Starting at the line that contains "order: Gruiformes", write out each line through the end of the data below, exactly as it stands. Skip any pictures.

---------- Data to use ----------

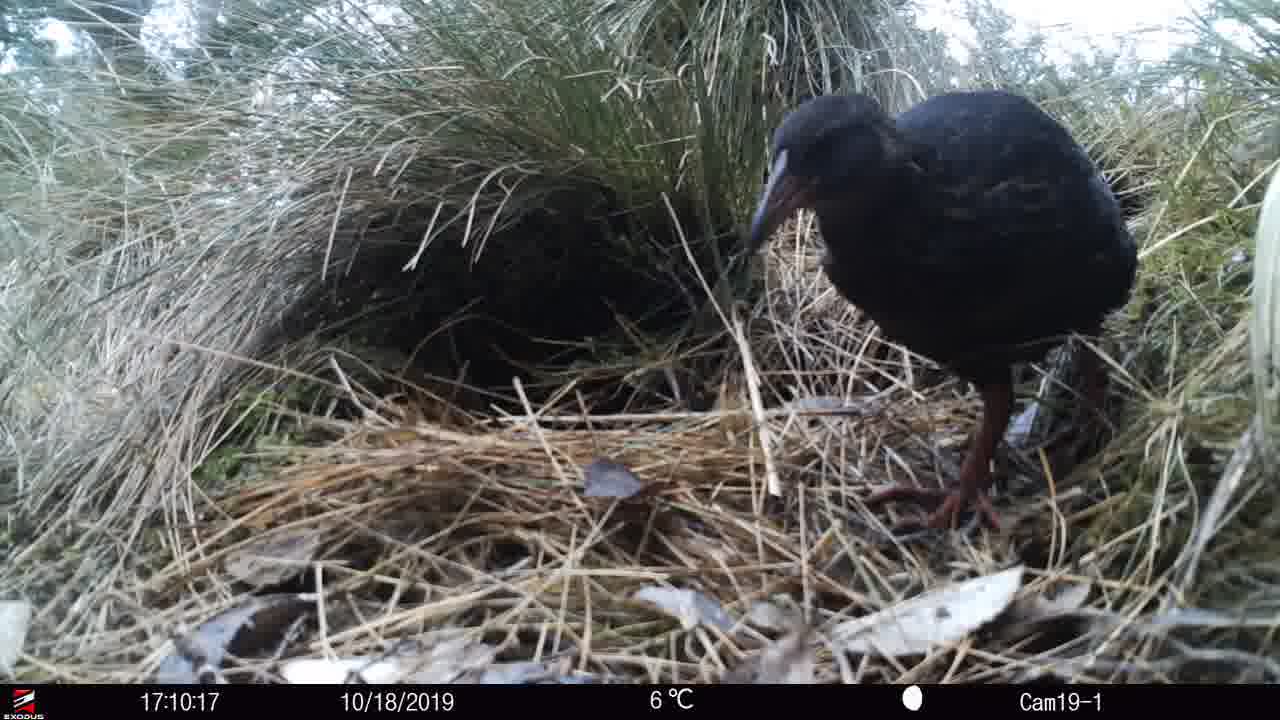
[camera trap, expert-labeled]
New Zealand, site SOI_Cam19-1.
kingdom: Animalia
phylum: Chordata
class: Aves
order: Gruiformes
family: Rallidae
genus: Gallirallus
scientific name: Gallirallus australis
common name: weka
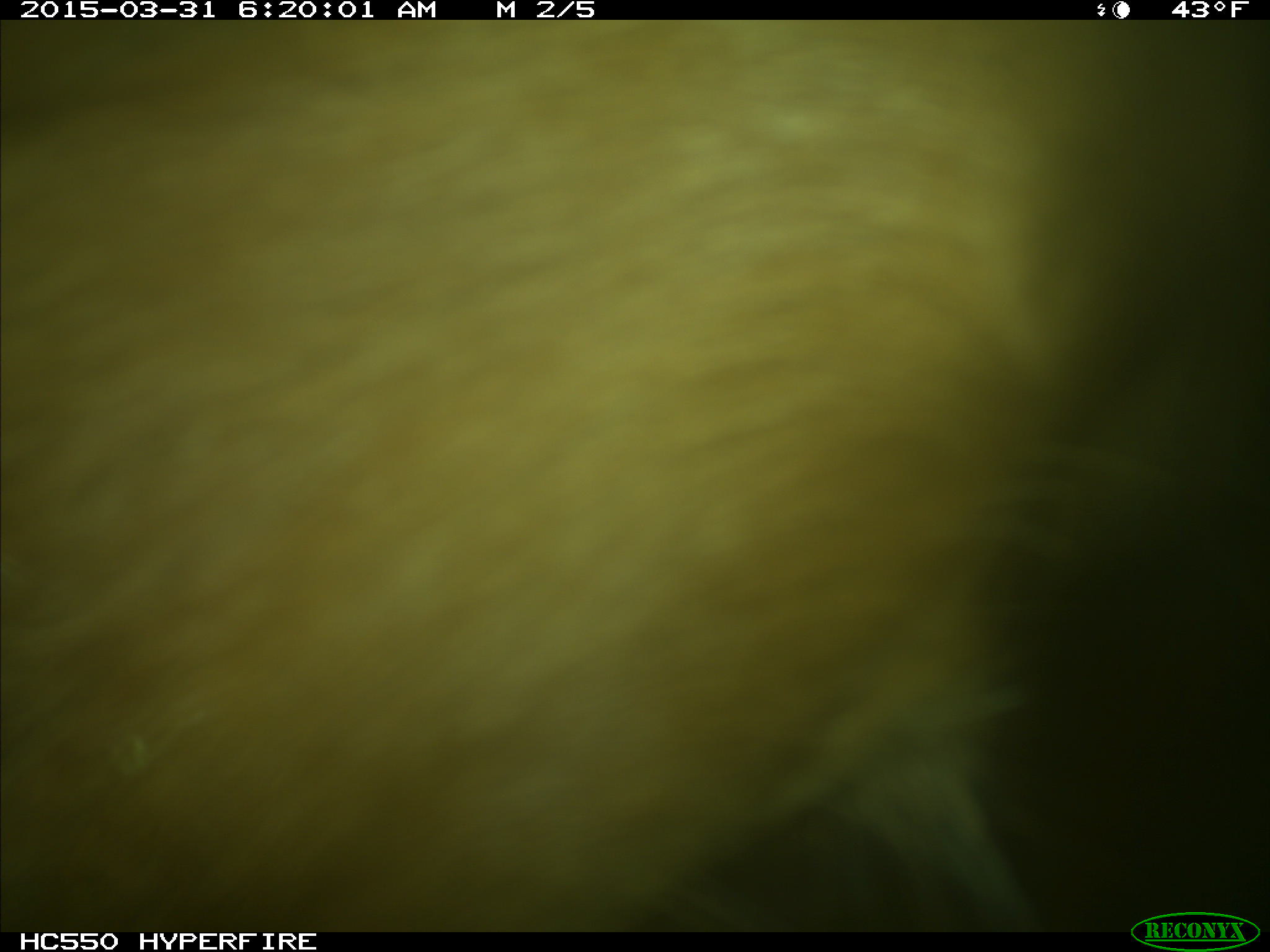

----------

Written solution –
order: Gruiformes
family: Rallidae
genus: Gallirallus
scientific name: Gallirallus australis
common name: weka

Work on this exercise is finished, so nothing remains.